Pesto, from the Italian word pestare, meaning “to pound, to crush.” Naturally, it is made in mortar and pestle according to traditions. The reason I choose to use a food processor instead is that I… do not have a mortar and pestle. It seems that the consensus is mortar and pestle can yield superior appearance and flavor, while the food processor is more convenient and efficient. I would not comment on the difference before I obtain a mortar and pestle for comparison. (Though, I do believe I will be in the camp of mortar and pestle once I try…)
Onto the recipe itself, I composed it base on the unit of 4 oz basil leaves, which is the standard quantity of basil leaves that I can obtain in nearby markets. You should be able to scale it according to your need. Also, the ratio between each ingredient can be adjusted up to your preference.
As the essence of the pesto sauce lies in the raw pungency and flavor of basil leaves, it is absolutely crucial to never cook it over direct heat! This is the reason behind mixing the pasta with the sauce in a different container.
Grazie per la lettura! Check again for next week’s update!

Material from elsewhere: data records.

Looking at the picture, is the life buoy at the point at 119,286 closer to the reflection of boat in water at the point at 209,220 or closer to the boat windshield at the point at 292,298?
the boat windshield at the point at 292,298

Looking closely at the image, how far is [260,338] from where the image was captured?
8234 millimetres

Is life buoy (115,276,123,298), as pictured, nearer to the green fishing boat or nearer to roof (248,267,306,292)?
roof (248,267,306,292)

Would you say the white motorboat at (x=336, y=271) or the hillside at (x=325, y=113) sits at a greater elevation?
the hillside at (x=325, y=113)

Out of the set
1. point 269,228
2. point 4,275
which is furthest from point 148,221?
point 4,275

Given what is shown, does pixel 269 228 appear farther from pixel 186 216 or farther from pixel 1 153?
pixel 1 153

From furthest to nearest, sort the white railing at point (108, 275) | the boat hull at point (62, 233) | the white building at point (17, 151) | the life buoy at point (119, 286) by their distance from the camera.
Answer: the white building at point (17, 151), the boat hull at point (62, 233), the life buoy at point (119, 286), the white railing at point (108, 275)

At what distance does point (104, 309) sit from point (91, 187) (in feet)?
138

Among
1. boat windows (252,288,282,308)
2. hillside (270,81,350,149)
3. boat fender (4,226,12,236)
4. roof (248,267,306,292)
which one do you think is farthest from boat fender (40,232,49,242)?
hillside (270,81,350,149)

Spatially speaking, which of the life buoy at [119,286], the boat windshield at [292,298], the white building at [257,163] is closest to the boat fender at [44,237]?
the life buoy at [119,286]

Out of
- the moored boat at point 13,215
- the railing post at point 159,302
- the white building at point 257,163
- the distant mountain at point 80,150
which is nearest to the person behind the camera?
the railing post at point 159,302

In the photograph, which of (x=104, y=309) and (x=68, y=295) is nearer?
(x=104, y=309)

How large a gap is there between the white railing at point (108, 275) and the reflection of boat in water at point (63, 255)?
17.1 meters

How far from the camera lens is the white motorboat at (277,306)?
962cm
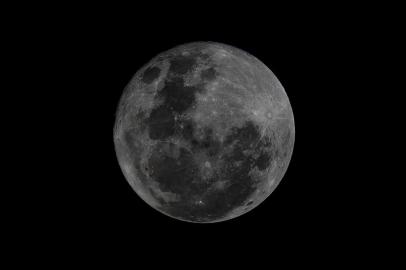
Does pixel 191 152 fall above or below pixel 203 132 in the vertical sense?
below

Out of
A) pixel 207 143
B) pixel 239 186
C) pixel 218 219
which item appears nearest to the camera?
pixel 207 143

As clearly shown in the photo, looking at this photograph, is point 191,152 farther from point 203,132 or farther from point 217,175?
point 217,175

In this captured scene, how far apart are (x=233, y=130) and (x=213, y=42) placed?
1.75m

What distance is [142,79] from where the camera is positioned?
5730 millimetres

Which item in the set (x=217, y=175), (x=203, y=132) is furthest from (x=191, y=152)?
(x=217, y=175)

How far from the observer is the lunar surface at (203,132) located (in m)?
5.18

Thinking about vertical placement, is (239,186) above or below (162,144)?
below

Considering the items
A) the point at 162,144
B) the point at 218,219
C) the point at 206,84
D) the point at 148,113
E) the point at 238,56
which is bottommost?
the point at 218,219

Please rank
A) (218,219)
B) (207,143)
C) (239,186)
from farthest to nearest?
(218,219) < (239,186) < (207,143)

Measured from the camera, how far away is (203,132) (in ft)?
16.9

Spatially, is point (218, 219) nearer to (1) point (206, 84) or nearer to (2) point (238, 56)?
(1) point (206, 84)

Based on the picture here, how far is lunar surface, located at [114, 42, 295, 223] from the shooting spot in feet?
17.0

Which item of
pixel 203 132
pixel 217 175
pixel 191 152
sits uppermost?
pixel 203 132

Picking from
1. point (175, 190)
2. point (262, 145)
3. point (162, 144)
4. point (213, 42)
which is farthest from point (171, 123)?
point (213, 42)
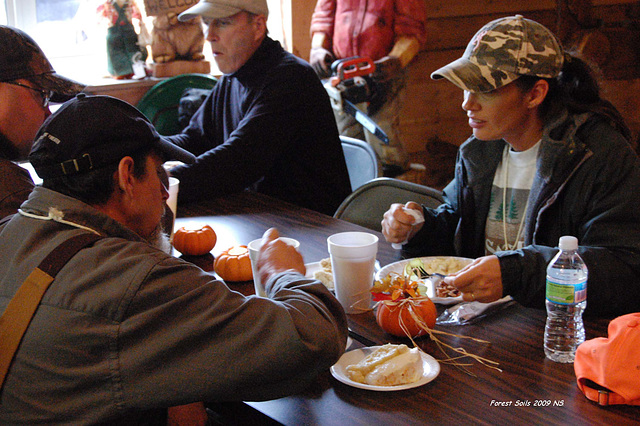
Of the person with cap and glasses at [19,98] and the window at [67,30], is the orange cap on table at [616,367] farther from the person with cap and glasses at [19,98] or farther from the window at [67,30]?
the window at [67,30]

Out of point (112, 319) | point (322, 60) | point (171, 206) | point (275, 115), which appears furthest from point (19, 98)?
point (322, 60)

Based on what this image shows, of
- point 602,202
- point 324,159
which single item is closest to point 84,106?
point 602,202

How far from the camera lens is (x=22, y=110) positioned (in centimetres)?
180

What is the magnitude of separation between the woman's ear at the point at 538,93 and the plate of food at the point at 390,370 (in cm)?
90

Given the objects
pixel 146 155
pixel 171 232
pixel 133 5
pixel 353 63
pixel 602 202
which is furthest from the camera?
pixel 353 63

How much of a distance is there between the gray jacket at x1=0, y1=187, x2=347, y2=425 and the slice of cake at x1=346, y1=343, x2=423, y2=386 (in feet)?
0.60

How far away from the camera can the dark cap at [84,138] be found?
3.59 feet

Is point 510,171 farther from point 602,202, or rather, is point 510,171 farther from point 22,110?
point 22,110

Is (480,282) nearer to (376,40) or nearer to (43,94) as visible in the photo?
(43,94)

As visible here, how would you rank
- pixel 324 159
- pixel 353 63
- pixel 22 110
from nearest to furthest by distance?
pixel 22 110, pixel 324 159, pixel 353 63

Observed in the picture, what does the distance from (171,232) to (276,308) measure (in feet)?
3.17

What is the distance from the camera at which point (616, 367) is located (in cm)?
111

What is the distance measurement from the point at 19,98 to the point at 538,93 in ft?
4.90

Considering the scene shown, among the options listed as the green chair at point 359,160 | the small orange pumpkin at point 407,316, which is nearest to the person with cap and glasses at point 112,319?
the small orange pumpkin at point 407,316
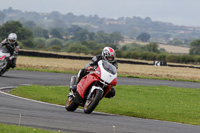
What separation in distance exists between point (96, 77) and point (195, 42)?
120 meters

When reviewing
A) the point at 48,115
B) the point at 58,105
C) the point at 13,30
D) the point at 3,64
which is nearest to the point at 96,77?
the point at 48,115

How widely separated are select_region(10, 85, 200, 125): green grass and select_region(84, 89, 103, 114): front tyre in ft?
5.09

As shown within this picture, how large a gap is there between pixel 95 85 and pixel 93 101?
515 mm

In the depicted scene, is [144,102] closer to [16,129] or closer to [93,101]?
[93,101]

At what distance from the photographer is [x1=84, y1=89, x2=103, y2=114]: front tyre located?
11273 mm

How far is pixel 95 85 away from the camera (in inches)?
459

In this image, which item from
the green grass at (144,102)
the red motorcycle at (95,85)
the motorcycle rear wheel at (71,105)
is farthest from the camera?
the green grass at (144,102)

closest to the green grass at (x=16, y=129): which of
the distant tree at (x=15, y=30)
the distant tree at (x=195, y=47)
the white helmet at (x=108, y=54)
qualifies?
the white helmet at (x=108, y=54)

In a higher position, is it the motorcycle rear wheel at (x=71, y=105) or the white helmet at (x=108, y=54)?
A: the white helmet at (x=108, y=54)

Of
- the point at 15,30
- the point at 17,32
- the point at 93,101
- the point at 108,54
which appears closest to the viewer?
the point at 93,101

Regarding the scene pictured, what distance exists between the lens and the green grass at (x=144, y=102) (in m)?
13.1

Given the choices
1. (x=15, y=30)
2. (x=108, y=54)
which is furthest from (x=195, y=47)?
(x=108, y=54)

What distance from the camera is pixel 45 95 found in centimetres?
1603

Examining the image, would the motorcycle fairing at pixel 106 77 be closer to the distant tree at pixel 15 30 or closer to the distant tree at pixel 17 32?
the distant tree at pixel 17 32
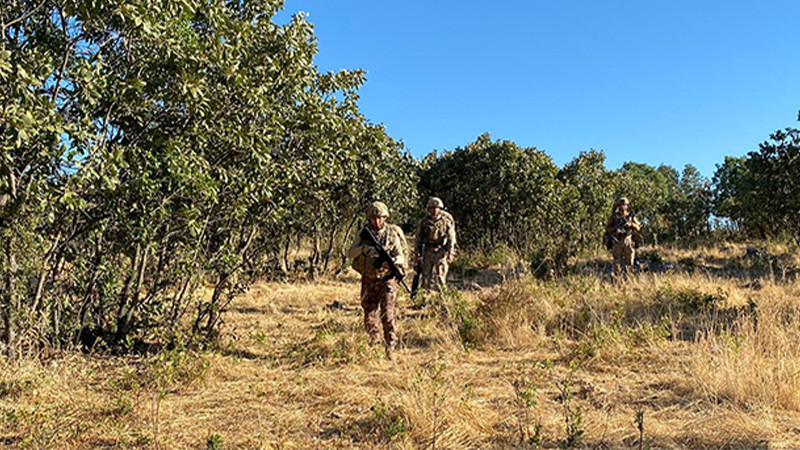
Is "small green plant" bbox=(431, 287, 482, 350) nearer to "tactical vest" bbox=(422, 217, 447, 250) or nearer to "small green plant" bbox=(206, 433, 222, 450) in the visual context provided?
"tactical vest" bbox=(422, 217, 447, 250)

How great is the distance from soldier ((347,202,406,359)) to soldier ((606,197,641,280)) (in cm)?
527

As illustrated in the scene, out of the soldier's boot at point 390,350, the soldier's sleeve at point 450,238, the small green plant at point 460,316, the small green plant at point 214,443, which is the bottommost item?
the small green plant at point 214,443

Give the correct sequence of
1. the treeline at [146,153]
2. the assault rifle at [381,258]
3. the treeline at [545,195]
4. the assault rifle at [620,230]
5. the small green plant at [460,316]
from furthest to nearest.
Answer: the treeline at [545,195], the assault rifle at [620,230], the small green plant at [460,316], the assault rifle at [381,258], the treeline at [146,153]

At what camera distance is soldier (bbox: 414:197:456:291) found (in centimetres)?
773

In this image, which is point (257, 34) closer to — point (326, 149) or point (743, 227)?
point (326, 149)

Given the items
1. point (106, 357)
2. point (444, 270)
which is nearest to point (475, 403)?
point (106, 357)

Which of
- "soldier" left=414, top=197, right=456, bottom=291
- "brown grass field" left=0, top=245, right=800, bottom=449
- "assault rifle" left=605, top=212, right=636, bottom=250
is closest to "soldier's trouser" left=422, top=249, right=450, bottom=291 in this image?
"soldier" left=414, top=197, right=456, bottom=291

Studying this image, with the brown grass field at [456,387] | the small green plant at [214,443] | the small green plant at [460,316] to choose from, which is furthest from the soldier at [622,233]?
the small green plant at [214,443]

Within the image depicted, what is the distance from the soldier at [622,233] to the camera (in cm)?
884

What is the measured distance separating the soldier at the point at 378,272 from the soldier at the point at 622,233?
5271 millimetres

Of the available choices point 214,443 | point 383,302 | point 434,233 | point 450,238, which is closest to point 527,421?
point 214,443

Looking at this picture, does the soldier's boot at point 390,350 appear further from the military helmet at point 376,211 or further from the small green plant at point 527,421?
the small green plant at point 527,421

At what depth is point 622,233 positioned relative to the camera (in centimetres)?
890

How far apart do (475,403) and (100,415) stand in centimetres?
258
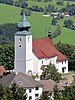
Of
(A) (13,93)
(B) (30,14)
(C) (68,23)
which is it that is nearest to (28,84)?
(A) (13,93)

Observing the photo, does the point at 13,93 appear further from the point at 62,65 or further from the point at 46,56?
the point at 62,65

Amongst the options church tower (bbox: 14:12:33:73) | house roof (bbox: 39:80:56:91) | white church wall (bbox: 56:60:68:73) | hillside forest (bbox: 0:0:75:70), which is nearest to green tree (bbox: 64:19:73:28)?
hillside forest (bbox: 0:0:75:70)

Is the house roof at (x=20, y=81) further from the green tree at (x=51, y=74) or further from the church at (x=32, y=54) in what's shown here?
the church at (x=32, y=54)

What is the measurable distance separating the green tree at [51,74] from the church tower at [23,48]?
2828 millimetres

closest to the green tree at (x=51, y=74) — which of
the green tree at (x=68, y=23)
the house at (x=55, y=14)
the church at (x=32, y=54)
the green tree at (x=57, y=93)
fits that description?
the church at (x=32, y=54)

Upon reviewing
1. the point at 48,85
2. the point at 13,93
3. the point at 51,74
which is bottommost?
the point at 51,74

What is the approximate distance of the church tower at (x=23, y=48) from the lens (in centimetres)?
8756

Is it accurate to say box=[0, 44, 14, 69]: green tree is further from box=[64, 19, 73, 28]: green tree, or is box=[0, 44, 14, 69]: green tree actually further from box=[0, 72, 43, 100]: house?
box=[64, 19, 73, 28]: green tree

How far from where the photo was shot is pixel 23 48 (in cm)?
8794

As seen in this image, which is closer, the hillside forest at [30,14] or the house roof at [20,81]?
the house roof at [20,81]

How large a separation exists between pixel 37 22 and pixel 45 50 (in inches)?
2357

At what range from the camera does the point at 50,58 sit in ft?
301

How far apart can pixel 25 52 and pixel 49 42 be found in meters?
7.50

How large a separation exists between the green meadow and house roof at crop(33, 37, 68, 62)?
36069 mm
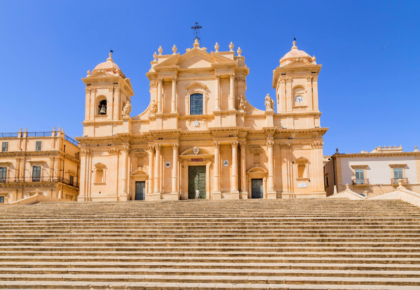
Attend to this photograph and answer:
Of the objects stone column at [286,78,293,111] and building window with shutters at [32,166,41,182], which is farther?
building window with shutters at [32,166,41,182]

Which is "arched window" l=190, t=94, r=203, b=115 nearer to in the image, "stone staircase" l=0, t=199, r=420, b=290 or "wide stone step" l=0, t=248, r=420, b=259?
"stone staircase" l=0, t=199, r=420, b=290

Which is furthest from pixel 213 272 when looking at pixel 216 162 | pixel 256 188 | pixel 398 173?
pixel 398 173

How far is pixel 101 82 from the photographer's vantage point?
3678cm

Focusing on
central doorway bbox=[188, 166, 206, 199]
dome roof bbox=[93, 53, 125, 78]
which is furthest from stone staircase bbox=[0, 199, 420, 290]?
dome roof bbox=[93, 53, 125, 78]

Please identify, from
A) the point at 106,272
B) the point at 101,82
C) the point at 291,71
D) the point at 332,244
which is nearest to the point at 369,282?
the point at 332,244

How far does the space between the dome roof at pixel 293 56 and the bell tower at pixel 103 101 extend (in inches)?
578

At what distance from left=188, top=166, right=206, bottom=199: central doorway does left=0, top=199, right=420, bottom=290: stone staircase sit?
11.7m

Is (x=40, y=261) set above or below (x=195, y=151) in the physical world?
below

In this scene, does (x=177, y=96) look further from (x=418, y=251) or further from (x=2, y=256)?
(x=418, y=251)

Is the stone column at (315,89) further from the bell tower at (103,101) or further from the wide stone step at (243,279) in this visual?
the wide stone step at (243,279)

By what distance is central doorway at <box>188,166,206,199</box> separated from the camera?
33.6 m

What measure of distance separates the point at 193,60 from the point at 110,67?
327 inches

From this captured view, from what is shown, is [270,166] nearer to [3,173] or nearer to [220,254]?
[220,254]

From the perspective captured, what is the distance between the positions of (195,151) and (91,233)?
54.4ft
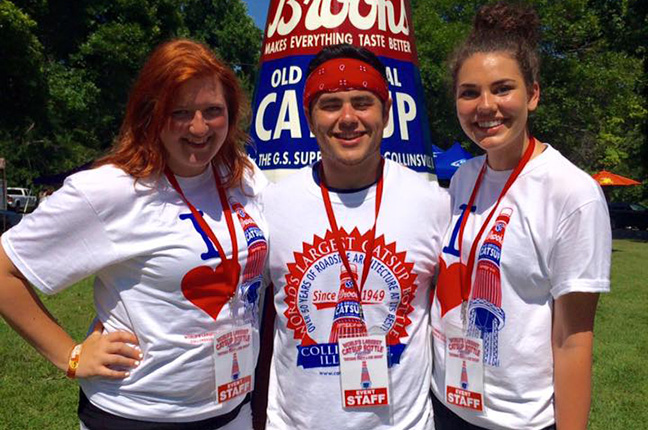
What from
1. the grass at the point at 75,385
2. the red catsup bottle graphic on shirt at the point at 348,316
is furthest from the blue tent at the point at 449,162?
the red catsup bottle graphic on shirt at the point at 348,316

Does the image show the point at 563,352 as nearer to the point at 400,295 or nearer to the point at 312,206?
the point at 400,295

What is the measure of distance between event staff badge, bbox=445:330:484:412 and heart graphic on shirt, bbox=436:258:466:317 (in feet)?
0.34

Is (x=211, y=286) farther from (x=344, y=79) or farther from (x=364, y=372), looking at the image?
(x=344, y=79)

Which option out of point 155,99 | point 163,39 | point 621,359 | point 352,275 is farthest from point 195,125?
point 163,39

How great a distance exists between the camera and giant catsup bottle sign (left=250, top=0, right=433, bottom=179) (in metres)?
3.85

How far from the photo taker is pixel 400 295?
2393 millimetres

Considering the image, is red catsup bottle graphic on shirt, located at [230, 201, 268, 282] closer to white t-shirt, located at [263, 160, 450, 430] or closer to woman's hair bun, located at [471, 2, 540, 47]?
white t-shirt, located at [263, 160, 450, 430]

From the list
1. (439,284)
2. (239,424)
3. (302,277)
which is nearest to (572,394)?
(439,284)

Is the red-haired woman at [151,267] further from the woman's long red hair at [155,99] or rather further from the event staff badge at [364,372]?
the event staff badge at [364,372]

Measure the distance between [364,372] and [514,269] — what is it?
1.97 ft

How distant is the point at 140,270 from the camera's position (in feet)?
7.32

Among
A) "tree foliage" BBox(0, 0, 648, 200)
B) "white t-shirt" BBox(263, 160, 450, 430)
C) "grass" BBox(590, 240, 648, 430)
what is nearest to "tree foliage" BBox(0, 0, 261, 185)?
"tree foliage" BBox(0, 0, 648, 200)

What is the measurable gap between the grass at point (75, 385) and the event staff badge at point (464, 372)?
392 centimetres

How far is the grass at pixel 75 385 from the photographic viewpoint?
5711 mm
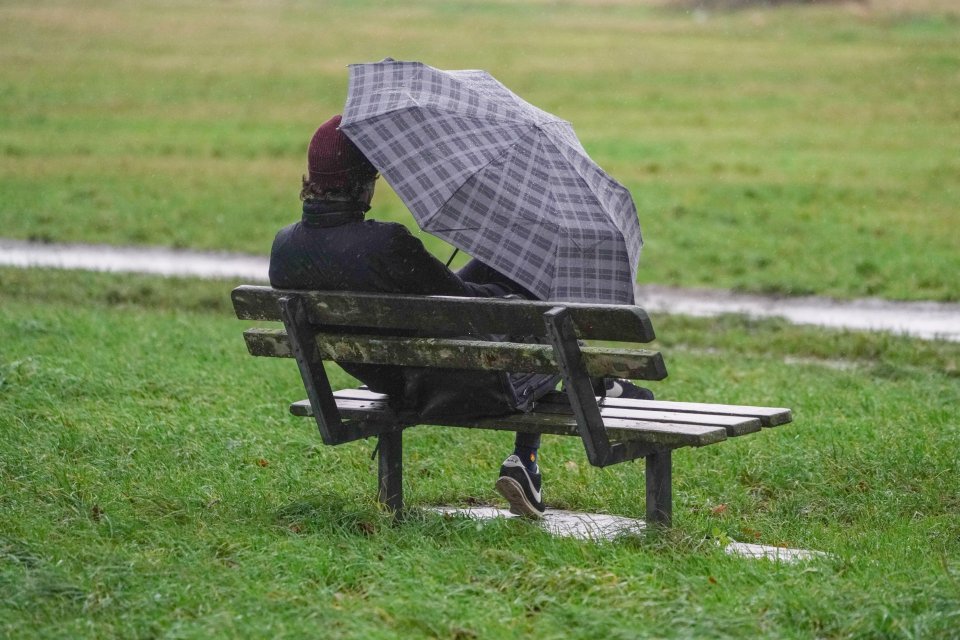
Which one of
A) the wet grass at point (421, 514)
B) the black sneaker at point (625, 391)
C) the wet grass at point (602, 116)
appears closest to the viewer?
the wet grass at point (421, 514)

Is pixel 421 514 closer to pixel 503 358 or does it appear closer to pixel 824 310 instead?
pixel 503 358

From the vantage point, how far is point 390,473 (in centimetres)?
532

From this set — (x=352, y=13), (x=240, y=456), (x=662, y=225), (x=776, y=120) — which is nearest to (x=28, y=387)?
(x=240, y=456)

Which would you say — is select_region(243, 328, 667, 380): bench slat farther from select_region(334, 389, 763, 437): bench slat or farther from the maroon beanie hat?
the maroon beanie hat

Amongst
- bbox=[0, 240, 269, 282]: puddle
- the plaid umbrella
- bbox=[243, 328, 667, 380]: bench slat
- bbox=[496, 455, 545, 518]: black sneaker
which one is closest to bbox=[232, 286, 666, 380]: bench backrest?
bbox=[243, 328, 667, 380]: bench slat

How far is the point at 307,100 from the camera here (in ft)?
99.1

Since I wrote down two recipes involving basil, I would like to introduce you all to my basil plant! I have been growing it since early spring, and keep it alive is one of my proudest achievements this year. His name is Aurelian, from the 3rd century Roman Emperor who saved the Empire from the brink of collapse and was granted the title Restitutor Orbis, “Restorer of the World.”
A basil plant comes in super handy when you need a few fresh basil leaves for your dishes. And honestly, it is surprisingly easy to grow.